HB 2598 (Modifying the inspection requirements and the definition of an above ground storage tank) passed the House and is now in the Senate Energy, Industry and Mining Committee. This bill would lessen the inspection requirements for aboveground tanks in “areas of critical concern”, i.e. upstream of drinking water intakes.
On the positive side, SB 480 (Relating to DEP Office of Oil and Gas) would increase funding for oil and gas inspectors. Currently, the Department of Environmental Protection Office of Oil and Gas (OOG) only has nine inspectors overseeing approximately 75,000 wells and 28,000 tanks across the state. That’s one inspector for every 8,000 wells. SB 480 would impose an annual fee of one hundred dollars per well. Low producing wells would be exempt. This fee would produce enough revenue that we could have one inspector for approximately every 4,000 wells. This bill has passed the Senate and is in the House Finance committee.

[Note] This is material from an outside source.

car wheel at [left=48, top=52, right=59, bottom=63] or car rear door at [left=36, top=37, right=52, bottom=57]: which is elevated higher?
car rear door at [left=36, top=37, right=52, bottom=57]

There are multiple bills that have been introduced to the Legislature on climate related issues, especially alternative energy sources. Nuclear, geothermal, rare earth elements, and carbon sequestration are all being discussed. Depending on where you stand on the various issues, this can be good news or bad news.
SB 4 (Repealing ban on construction of nuclear power plants) was signed into law on February 1, 2022. It repeals the previous law that outlawed nuclear power plants to be built in WV. Related HB 2882 is also being considered.
SB 622 and HB 4491 both deal with regulations around carbon dioxide sequestration, and are likely to pass.
Several bills related to the recovery of Rare Earth Elements and Critical Minerals from Acid Mine Drainage (AMD) are making their way through. The tax credits would provide incentives for AMD system operators to invest in facilities to recover these materials for future use. Research at WVU is showing promising results for the future of recovery of Rare Earth Elements from AMD.
Keeping up with the WV Legislature can be a daunting undertaking. In 2022, the Senate has already introduced over 700 bills and the House has introduced over 1400 bills! The WV Highlands Conservancy has forged great partnerships with the WV Environmental Council, WV Rivers, West Virginians for Public Lands and many other fantastic organizations – all with the goal of keeping West Virginia wild and wonderful – now and for future generations.